[Entries of spatial reasoning questions]
_ _ _ _
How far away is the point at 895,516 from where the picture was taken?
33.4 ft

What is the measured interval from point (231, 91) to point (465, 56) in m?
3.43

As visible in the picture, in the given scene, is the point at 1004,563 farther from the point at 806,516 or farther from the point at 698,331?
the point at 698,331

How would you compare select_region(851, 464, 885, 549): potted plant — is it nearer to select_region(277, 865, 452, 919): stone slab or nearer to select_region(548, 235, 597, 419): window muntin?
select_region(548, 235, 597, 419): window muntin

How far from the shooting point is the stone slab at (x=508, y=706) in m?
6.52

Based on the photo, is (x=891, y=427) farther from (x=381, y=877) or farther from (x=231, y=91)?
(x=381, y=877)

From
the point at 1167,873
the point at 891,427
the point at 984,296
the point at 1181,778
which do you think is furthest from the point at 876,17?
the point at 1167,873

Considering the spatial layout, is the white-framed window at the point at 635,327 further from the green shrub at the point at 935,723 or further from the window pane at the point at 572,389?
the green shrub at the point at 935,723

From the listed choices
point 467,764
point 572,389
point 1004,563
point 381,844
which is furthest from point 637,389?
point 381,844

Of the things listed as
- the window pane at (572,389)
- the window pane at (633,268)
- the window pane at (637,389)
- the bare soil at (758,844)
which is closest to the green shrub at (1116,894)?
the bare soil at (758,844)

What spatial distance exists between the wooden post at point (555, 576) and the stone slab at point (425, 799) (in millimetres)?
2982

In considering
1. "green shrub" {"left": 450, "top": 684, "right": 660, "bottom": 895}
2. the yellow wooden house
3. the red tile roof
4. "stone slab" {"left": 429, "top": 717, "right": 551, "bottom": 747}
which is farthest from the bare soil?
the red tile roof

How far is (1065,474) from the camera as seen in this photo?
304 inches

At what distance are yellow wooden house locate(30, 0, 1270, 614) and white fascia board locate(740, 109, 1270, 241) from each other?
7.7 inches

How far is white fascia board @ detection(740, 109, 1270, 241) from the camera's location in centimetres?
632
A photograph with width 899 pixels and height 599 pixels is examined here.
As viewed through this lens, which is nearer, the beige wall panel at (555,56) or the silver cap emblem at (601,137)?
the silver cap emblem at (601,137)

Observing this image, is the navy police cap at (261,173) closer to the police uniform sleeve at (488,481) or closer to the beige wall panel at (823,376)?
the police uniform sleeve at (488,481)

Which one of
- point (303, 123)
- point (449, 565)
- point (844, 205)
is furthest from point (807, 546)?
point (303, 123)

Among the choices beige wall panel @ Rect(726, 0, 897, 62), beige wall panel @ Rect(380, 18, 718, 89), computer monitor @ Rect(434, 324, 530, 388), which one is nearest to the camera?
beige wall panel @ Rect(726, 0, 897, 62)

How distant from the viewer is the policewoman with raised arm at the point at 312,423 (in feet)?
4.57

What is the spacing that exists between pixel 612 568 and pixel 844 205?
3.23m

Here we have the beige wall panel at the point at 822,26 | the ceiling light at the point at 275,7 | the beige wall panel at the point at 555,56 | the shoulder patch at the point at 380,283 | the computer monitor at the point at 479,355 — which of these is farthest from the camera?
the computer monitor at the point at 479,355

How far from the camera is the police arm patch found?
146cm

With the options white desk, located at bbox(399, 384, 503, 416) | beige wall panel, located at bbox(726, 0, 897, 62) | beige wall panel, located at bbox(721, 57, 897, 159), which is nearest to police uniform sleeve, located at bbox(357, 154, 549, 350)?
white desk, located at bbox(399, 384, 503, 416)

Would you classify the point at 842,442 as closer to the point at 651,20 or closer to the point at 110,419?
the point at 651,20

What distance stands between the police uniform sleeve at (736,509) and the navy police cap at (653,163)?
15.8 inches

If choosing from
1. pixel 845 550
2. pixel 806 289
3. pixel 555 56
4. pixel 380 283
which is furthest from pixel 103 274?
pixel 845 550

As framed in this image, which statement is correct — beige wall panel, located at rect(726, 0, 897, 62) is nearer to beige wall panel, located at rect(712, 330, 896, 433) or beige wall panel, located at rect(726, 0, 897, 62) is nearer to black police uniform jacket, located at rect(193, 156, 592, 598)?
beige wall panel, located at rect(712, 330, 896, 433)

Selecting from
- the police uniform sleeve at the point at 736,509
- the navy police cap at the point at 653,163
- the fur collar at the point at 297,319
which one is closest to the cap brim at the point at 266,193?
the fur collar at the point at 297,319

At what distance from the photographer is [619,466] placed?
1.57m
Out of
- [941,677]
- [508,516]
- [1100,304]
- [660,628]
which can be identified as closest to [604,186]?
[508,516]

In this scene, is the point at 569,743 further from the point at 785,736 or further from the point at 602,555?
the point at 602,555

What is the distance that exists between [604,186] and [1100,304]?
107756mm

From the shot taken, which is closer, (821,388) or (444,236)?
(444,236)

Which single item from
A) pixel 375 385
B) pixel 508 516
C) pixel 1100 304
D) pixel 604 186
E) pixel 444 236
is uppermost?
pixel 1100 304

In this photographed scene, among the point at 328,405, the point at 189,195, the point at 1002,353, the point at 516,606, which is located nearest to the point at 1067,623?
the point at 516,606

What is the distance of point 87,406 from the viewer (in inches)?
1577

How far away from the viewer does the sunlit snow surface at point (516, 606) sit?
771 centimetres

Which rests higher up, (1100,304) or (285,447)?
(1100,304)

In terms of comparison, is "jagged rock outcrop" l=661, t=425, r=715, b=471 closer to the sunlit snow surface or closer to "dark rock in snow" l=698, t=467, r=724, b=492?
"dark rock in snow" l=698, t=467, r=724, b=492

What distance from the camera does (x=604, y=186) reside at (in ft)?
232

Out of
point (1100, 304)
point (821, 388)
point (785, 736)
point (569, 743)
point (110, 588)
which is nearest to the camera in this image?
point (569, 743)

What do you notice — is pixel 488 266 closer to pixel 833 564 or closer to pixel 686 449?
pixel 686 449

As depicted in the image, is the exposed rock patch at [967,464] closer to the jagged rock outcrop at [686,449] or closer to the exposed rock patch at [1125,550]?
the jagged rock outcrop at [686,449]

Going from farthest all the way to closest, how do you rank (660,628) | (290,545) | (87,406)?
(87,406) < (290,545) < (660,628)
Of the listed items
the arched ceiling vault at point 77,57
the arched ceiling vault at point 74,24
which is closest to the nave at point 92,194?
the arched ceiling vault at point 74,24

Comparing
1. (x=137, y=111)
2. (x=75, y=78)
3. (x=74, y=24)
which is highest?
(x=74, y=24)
_ _ _ _
### SHORT EXERCISE
Recast the entries as a numbered list, one item per line, starting at the line that contains "As depicted in" and running through the end of the entries. Include both of those ends and leave out the blank lines.

### EXERCISE RESPONSE
1. As depicted in the image, is the exposed rock patch at [967,464] closer to the jagged rock outcrop at [686,449] or closer to the exposed rock patch at [1125,550]?
2. the jagged rock outcrop at [686,449]
3. Going from farthest all the way to closest, how do you rank (660,628) | (290,545) | (87,406)?
4. (87,406) < (290,545) < (660,628)
5. Of the listed items
6. the arched ceiling vault at point 77,57
7. the arched ceiling vault at point 74,24
8. which is closest to the nave at point 92,194?
9. the arched ceiling vault at point 74,24
10. Comparing
11. 1. (x=137, y=111)
12. 2. (x=75, y=78)
13. 3. (x=74, y=24)
14. which is highest?
15. (x=74, y=24)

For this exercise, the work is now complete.